There are 6, immigration records available for the last name Dart. Passenger lists are your ticket to knowing when your ancestors arrived in Canada, and how they made the journey - from the ship name to ports of arrival and departure. There are 7, military records available for the last name Dart. For the veterans among your Dart ancestors, military collections provide insights into where and when they served, and even physical descriptions.

Between and , in the United States, Dart life expectancy was at its lowest point in , and highest in The average life expectancy for Dart in was 43, and 77 in Browse profiles of historical people with the Dart last name. This page needs Javascript enabled in order to work properly. In this original psychological literary work, Dr. Jonathan Shay continues what he started in his book, Achilles in Vietnam.

Uses the Odyssey, the story of a soldier's homecoming, Shay sheds light on the pitfalls that trap many veterans on the road to recovery, the return to civilian life. The combination of psychological insight and literary brilliance feels seamless.
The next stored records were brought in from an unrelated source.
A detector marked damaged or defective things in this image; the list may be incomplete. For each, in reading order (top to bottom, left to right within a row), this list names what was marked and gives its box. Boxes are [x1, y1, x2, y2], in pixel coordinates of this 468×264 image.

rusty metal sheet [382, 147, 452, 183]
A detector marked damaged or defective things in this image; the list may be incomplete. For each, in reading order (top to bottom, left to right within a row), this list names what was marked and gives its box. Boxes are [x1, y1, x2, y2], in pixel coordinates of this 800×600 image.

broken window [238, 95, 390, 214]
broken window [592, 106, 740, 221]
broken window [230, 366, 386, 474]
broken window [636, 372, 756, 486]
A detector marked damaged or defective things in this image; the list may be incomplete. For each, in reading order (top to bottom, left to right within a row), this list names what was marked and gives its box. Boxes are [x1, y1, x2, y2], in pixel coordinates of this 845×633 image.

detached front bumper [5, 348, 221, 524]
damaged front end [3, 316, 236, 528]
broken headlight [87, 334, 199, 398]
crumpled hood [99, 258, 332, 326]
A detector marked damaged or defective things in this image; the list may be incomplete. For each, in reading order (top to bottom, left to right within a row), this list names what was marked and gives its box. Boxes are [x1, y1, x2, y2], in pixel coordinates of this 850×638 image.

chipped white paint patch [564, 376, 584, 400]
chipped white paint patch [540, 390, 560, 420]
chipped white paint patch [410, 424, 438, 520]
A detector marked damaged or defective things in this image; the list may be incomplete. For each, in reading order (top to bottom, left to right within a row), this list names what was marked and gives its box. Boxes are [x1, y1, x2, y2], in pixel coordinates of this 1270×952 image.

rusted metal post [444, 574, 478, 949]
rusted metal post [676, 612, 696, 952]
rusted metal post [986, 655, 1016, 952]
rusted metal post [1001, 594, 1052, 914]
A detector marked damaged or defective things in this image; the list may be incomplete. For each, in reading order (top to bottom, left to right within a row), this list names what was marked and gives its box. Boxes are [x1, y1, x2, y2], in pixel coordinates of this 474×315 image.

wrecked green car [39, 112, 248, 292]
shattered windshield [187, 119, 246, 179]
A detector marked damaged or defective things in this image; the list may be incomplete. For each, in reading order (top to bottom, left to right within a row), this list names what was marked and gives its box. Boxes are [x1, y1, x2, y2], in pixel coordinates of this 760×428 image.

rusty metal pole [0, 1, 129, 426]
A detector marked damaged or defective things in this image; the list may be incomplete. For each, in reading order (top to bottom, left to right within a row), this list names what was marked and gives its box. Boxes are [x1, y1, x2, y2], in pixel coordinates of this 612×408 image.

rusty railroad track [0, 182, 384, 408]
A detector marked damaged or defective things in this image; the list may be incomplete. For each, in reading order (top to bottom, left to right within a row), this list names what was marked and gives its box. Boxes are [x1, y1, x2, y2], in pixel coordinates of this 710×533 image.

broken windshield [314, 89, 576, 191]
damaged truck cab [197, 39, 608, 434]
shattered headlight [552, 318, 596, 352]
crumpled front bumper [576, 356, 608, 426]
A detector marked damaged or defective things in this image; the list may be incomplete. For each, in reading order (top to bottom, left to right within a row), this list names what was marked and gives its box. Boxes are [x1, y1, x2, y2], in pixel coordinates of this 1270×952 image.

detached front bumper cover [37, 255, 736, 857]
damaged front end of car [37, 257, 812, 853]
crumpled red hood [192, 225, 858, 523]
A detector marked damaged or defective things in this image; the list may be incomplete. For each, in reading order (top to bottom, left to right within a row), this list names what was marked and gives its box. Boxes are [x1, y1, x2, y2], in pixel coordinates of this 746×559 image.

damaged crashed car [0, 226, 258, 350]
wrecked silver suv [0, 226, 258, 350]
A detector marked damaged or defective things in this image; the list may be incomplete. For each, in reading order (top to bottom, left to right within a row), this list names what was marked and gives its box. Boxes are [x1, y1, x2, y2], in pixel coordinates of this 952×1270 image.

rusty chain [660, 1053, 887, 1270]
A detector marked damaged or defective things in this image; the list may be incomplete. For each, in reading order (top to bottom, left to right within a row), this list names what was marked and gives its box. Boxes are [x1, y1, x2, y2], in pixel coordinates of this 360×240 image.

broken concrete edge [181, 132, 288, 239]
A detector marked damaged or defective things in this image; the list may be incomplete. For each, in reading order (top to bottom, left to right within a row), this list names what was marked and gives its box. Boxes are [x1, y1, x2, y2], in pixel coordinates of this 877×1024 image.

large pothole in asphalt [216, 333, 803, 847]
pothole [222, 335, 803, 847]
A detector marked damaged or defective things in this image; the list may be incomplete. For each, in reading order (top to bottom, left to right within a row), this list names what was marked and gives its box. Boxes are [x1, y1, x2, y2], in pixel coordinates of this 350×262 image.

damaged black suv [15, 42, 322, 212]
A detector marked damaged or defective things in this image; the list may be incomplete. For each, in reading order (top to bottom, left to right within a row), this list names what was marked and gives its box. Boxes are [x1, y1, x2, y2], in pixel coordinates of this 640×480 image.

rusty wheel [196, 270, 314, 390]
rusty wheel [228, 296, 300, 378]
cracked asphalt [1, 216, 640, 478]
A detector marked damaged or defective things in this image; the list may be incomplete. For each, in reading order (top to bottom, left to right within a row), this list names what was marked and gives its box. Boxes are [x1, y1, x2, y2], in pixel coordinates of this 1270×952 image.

Shay makes an impassioned plea to renovate American military institutions and in doing so deepens the readers understanding of the veteran's experience.

Trauma Journalism personalizes this movement with in-depth profiles of reporters, researchers and trauma experts engaged in an international effort to transform how the media work under the most difficult of conditions. Two experts from the VA National Center for PTSD come together in this work to provide an essential resource for service members, their spouses, families, and communities. They shed light on what troops really experience during deployment and once they return home. Pinpointing the most common after-effects of war and offering strategies for troop reintegration to daily life, Friedman and Slone cover the myths and realities of homecoming; reconnecting with spouse and family; anger and adrenaline; guilt and moral dilemmas; and PTSD and other mental-health concerns.

With a wealth of community and government resources, tips, and suggestions, After the War Zone is a practical guide to helping troops and their families prevent war zone stresses from having a lasting negative impact. Experiencing trauma at some point in life is almost inevitable, overcoming it is not.

Tom Dart | The Guardian

This inspiring book identifies ten key ways to weather and bounce back from stress and trauma. Steven M.

Southwick incorporates the latest scientific research and interviews with trauma survivors. This book provides a practical guide to building emotional, mental and physical resilience after trauma.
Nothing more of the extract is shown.